# START OF Page extract

Re: Indexing-time URL filtering again

Joe Zhang Sun, 25 Nov 2012 14:44:00 -0800

I ran the regex tester command you provided. It seems to be taking forever
(15 min + by now).


On Sun, Nov 25, 2012 at 3:28 PM, Joe Zhang <[email protected]> wrote:

> you mean the content my pattern file?
>
> well, even wehn I reduce it to simply "-.", the same problem still pops up.
>
> On Sun, Nov 25, 2012 at 3:30 PM, Markus Jelsma <[email protected]
> > wrote:
>
>> You seems to have an NPE caused by your regex rules, for some weird
>> reason. If you can provide a way to reproduce you can file an issue in
>> Jira. This NPE should also occur if your run the regex tester.
>>
>> nutch -Durlfilter.regex.file=path org.apache.nutch.net.URLFilterChecker
>> -allCombined
>>
>> In the mean time you can check if a rule causes the NPE.

# END OF Page extract

_What the task requires_. In the URL filtering thread, how long had the regex tester command been running when Joe Zhang reported on it? You won't need the records.

# START OF Record set

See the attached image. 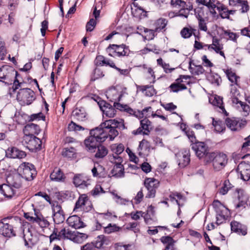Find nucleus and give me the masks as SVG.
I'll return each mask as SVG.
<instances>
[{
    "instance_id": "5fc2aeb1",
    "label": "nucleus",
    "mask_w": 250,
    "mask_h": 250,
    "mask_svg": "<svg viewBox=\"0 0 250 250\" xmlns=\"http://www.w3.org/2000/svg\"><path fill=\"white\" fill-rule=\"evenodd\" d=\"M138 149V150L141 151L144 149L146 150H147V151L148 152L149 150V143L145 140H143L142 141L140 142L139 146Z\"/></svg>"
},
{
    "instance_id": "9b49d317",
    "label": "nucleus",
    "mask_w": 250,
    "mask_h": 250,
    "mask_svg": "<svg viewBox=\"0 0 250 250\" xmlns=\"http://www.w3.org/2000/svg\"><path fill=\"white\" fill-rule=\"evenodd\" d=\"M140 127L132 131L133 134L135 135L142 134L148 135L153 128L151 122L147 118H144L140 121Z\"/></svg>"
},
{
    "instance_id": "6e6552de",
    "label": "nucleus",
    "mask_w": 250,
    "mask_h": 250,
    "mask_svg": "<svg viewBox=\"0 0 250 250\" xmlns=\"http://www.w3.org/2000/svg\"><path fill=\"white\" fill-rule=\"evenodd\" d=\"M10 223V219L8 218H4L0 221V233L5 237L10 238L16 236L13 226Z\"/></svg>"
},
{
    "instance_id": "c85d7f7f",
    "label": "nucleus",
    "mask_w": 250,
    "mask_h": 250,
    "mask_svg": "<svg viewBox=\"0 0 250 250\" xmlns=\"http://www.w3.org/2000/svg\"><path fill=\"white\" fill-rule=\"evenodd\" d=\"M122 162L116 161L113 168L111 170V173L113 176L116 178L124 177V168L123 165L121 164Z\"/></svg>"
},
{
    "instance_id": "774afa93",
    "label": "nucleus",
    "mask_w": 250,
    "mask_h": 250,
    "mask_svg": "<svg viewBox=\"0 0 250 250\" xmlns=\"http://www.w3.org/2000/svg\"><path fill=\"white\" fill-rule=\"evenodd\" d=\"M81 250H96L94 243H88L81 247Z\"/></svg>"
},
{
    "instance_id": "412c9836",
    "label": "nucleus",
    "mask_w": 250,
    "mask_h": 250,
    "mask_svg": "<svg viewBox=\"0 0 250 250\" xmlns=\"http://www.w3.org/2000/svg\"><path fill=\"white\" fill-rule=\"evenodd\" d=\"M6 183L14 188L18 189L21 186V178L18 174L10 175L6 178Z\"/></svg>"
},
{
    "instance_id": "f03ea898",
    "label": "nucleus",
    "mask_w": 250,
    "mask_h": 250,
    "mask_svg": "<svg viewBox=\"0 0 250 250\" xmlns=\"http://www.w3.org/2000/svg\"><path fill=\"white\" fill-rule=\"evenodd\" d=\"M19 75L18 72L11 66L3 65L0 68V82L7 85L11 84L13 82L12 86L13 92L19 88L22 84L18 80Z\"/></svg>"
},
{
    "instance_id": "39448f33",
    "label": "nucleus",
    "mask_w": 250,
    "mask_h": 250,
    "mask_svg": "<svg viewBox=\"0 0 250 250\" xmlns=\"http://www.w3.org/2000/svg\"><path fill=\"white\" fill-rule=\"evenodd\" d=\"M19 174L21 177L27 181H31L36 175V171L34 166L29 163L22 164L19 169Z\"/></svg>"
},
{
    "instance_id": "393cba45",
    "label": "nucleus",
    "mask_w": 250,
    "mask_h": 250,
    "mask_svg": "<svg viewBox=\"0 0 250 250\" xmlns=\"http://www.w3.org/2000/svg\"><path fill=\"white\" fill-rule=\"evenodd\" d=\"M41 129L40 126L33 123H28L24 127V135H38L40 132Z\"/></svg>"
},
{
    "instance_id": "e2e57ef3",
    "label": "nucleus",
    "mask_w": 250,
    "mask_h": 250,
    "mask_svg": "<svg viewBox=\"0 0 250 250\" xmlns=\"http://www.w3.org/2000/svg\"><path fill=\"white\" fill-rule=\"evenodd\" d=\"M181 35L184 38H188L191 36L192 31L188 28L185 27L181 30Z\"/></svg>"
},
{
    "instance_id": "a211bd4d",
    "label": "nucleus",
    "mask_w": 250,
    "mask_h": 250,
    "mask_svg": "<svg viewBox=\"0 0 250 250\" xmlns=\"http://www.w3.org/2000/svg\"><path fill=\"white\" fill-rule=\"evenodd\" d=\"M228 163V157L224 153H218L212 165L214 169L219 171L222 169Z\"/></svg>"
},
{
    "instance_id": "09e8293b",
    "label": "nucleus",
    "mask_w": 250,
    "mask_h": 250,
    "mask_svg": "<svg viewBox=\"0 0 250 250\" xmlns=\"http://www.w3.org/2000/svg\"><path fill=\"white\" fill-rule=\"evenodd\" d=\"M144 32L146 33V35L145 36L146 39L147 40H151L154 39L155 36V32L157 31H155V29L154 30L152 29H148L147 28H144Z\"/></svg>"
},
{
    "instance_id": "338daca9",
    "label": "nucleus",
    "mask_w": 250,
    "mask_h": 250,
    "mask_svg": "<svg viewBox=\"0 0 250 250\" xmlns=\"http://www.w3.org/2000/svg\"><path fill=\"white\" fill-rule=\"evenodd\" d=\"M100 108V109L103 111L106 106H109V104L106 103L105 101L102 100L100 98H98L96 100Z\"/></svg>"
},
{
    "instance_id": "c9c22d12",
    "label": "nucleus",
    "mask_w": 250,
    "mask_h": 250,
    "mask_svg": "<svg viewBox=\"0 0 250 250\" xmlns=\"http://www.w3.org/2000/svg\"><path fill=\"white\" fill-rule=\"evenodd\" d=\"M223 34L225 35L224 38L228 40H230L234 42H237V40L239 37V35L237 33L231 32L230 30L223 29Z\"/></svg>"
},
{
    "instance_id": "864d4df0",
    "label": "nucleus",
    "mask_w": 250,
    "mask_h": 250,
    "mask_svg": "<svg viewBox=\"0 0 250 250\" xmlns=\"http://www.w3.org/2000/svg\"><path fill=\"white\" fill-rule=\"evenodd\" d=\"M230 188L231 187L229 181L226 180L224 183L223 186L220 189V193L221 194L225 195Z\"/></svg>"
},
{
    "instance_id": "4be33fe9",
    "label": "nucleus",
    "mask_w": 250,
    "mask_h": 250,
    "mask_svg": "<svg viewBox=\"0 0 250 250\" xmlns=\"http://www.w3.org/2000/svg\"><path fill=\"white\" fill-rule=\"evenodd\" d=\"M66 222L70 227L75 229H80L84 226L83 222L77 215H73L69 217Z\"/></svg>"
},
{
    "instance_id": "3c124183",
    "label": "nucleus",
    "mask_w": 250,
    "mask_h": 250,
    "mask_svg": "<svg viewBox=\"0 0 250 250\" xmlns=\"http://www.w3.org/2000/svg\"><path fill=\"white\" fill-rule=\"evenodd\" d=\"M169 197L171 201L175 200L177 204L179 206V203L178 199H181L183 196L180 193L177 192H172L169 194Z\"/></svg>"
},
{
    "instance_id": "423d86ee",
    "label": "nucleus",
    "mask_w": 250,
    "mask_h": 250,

# END OF Record set

_Response below_. More than 15 minutes.